Carry on the interview transcript about Jack's mother, schooling, and family from where it stops.

**Excerpted text:**
((
R – Th’old clothes and she were allus, she were allus good wi’ us. She'd allus see we’d sommat to eat, yes.
Ever known her going short to feed you?
R- Yes I have, yes I have. I allus remember one night she were coming home from Barlick, and I don't know if you'll ever remember it or not, but there used to be an engine at the top of Salterforth Lane, in that where they put the road salt.
I can’t remember it but I've heard of it.
R- Aye well I can remember it. I can picture it now and they used to take the rope down and pull the quarry wagons up, you know. You know out of the quarry.
Yes, aye.
R- Pull horse and carts up, hook on to the shaft and help the horse up. And somebody there took her wage off her one night when she were walking home from work, I can allus remember that. That were a bit of a hard week that week because she'd nothing then, you know.
(150) (l0 min)
Took her wage off her?
R - Aye pinched her purse, they never get to know who it were like but I allus remember that.
Aye.
R - So like there were a few rough ‘uns in that day weren’t there?
Aye,
R - And that's a long time ago.
What would a weeks wage be then for a weaver?
R – Oh, about twenty two or three bob I should think. [£1.15p]
What would that be, four looms?
R – Yes, four loom. I think me mother had five though, I think so. No, she'd four, there weren’t many fives. It were men that had five looms then and sixes.
Aye, aye.
R - It weren’t a known fact for women, they were four looms, you know, four looms as a rule.
How about going to school Jack, where did you go to school?
R – Foulridge. That’d be two mile wouldn't it?
Aye.
R - A good two mile.
How did you get there?
R- Walked it through the fields. Through the fields and down the big hill to Foulridge Station, across, and then up to school.
No school dinners then?
R - No school dinners no. I used to have to take our bit of dinners wi’ us, you know. Our Annie looked to that, me sister, she were older than us, you know and sandwiches, sandwiches. And then at tea time it’d be about what, seven o'clock would tea time. It used to take me mother that long to walk home you know. We had us tea about half past seven to eight o'clock I should think. We’d have a jam but' as we called 'em then tha knows.
She'd never have any time then to herself, your mother.
R - Me mother never had any time, no. No, no time didn't me mother, she'd a hard life had me mother. One of hardest lives I've ever known a woman to have really. I've telled you Mona haven't I many a time. [Mona was Jack’s wife.]
How old was she when she died Jack?
R- She’d be eighty one or two I should think.
Aye. How long ago's that?
Mrs. Platt.- Seventy three! (Mrs. Platt was present at the interview)
R - Oh seventy three. It's me that's got that wrong, she were seventy three.
How long ago's that, roughly?
Mrs Platt- She's been dead about twenty eight year now.
R - About 28 year since. She died at me sisters you know, up Cobden Street, Billy Spensley lived there, that's me sister you know.
Aye. How many brothers and sisters did you have?
R - One brother, one sister. Walter died, he came off work one day and doctor said he’d a bad cold you see so he went It’d work off but it didn't, he’d an ulcer burst that night and he died, he were dead the day after.
(200)
How old were he?
R- Twenty, twenty one, weren’t he?
Twenty one.
So when would that..
))
**Given data:**
((
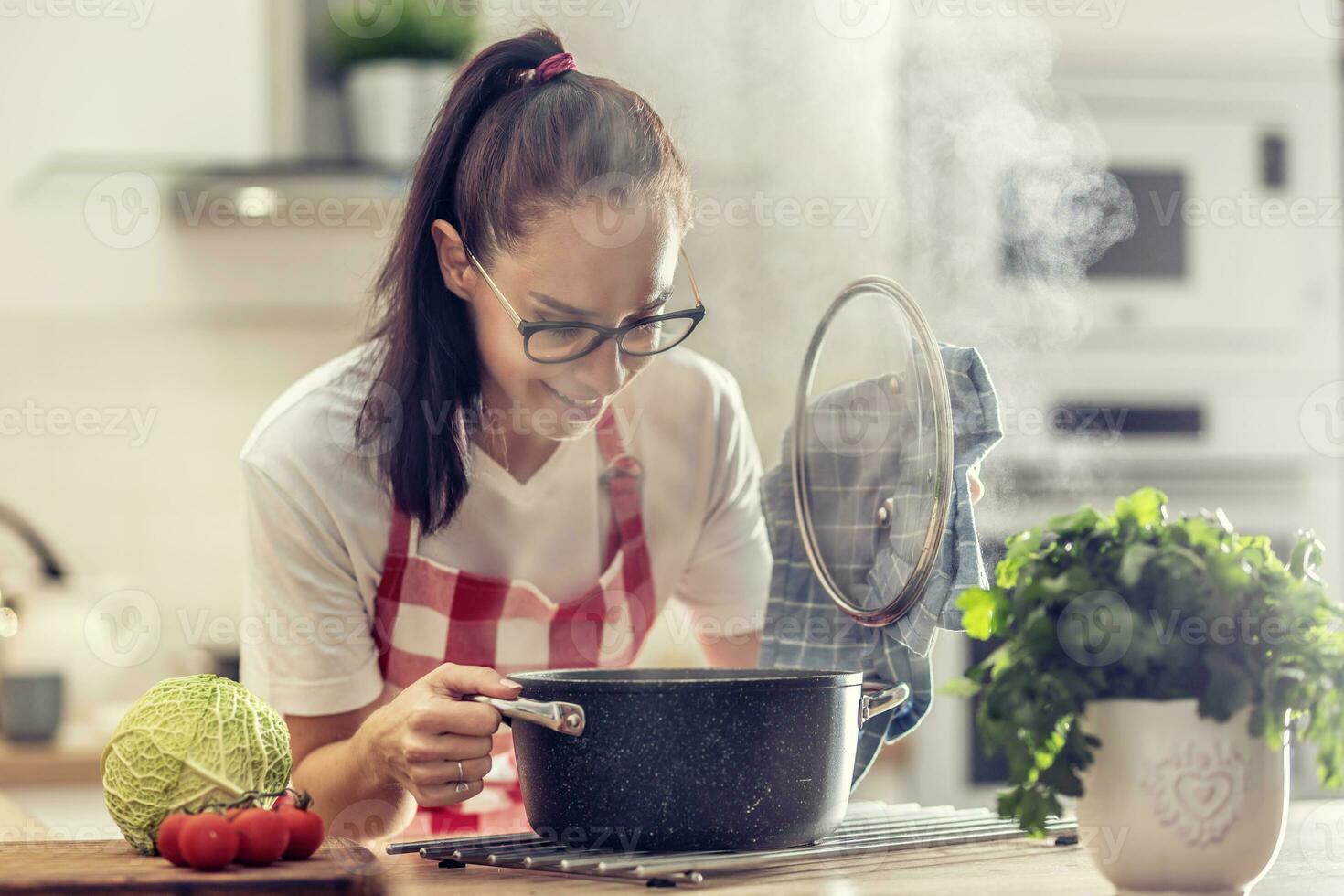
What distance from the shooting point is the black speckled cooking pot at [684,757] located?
84 cm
))
**Answer to this exercise:**
R- He died in March and he’d have been twenty one in July.
Aye.
Mrs Platt- Our Ronnie were a fortnight old when he died and he's fifty now.
R - That's right yes, yes.
Aye, so that's fifty year ago, that's going to be 1929.
R – Yes, he were Walter. And our Annie, she's living yet, you know our Annie don't you?
Aye, and how about school? Can you ever remember school inspectors coming or anyone like that? Can you ever remember anybody coming to school, you know, to see about your health or the way you were being taught. Can you ever remember anybody coming?
R- No, not them days, no not really.
Nurse looking at your hair or anything?
R- Oh I remember that, when the nurse used to come looking in your hair for the old bobblers aye.
Jack and Stanley laugh.
R - Oh aye but we allus passed them tests like, you know what I mean. As rough as we were she kept us clean.
What age did you go to school till Jack?
R - I went half time when I were twelve and left school when I were fourteen, you know. If you hadn't enough [time in]..I don’t know why because I can never remember being off much but it went in attendances. Unless they'd put it to fourteen then.
Yes.
R- I could never grasp that but it must have been because I were never one to miss school and I never.. I weren’t one to run away. I were as rough as any other lad but I never ran away from school.
Aye.
(15 min)
So twelve year old that’d be 1917, that’d be during the war you went half timing.
R - Yes that's reight.
Aye.
R- Aye that's right.
Aye, 1905 so that’d be 1917 it’d be during the war when you went half time.
R- I went half time when I were twelve.
When you were a lad Jack, I know we've talked about this before but you know, we play hell about kids nowadays and this, that and the other, how did you amuse yourselves?
(250)
R - Well we used to go swimming, jumping, running, laiking in the quarry, you know, playing about. Raiding orchards [laughs] Getting through the bob hole in hen huts and getting a few eggs out. Me mother used to send me for a bob's worth of eggs at Saturday and it used to take us all Saturday morning rounding 'em up out of hen huts so we could have, He He, so we could have the shilling. I'm telling you this, I'm telling you facts.
Aye.
R - I mean that's how we used to amuse us self.
Aye.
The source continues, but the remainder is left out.